[Excerpts of spatial question data]
════════
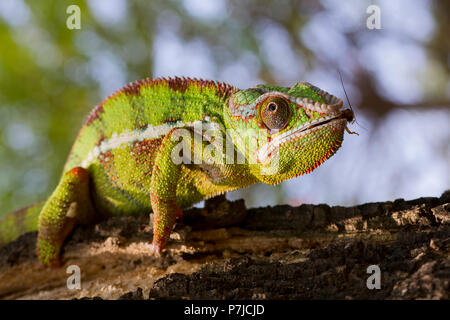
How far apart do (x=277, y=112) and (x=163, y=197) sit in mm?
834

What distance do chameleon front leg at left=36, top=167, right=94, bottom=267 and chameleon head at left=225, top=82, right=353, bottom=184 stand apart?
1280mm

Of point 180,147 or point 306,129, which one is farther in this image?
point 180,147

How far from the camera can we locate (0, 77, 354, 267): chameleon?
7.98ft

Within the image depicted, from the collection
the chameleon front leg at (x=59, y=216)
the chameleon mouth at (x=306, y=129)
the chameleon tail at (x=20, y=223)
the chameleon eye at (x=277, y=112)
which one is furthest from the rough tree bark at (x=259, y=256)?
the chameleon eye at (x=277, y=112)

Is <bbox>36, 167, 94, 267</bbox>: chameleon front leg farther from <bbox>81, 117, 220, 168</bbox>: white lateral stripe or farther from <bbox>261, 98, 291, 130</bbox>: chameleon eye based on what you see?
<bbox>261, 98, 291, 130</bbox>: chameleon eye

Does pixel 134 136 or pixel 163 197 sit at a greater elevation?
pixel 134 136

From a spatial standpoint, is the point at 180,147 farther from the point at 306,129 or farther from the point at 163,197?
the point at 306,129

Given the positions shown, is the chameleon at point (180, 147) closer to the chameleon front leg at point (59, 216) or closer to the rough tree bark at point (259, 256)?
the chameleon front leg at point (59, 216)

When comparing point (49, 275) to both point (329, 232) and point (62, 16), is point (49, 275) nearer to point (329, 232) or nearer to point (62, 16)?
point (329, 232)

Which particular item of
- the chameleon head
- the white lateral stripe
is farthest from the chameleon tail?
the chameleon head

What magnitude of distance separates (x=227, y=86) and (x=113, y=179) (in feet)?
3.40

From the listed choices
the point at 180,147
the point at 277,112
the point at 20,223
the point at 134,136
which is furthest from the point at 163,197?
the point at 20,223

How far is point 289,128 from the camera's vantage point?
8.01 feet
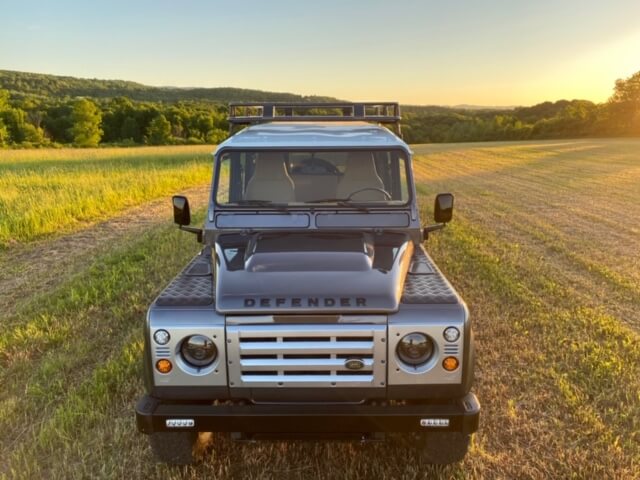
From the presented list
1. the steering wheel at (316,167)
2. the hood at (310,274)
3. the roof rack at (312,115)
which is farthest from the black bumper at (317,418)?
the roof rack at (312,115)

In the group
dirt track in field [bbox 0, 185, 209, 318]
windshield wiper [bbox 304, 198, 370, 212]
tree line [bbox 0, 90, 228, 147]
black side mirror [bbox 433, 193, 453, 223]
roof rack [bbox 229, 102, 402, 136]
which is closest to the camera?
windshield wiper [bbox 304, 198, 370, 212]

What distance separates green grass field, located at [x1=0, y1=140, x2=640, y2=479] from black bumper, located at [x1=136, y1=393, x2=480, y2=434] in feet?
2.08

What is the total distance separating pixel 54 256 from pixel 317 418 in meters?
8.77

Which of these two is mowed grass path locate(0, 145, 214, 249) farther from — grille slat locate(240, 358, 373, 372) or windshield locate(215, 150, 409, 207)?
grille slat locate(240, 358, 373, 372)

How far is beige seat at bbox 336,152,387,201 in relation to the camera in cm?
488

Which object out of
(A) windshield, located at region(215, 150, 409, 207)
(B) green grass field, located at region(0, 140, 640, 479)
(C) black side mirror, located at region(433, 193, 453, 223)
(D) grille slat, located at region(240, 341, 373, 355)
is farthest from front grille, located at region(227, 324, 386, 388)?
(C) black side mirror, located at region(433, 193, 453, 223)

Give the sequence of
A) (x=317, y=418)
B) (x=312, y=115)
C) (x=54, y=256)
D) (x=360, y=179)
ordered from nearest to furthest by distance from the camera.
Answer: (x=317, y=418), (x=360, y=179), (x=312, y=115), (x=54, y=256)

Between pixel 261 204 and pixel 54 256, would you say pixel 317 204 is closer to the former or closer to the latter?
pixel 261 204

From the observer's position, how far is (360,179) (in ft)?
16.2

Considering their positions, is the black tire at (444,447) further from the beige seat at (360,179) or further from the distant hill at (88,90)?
════════
#### [Problem description]
Starting from the line containing "Give the sequence of" and ending with the final line of the data, reproduce each line exactly as it appears, including no other lines.

#### [Response below]
Give the sequence of
A) (x=317, y=418)
B) (x=312, y=115)
C) (x=54, y=256)
D) (x=360, y=179)
ordered from nearest to furthest by distance from the camera.
Answer: (x=317, y=418), (x=360, y=179), (x=312, y=115), (x=54, y=256)

Between pixel 261 204 and pixel 54 256, would you say pixel 317 204 is closer to the former or closer to the latter?
pixel 261 204

From the observer's position, how far is (360,179) (in ft)?
16.2

Considering their positions, is the black tire at (444,447) further from the beige seat at (360,179) or further from the distant hill at (88,90)?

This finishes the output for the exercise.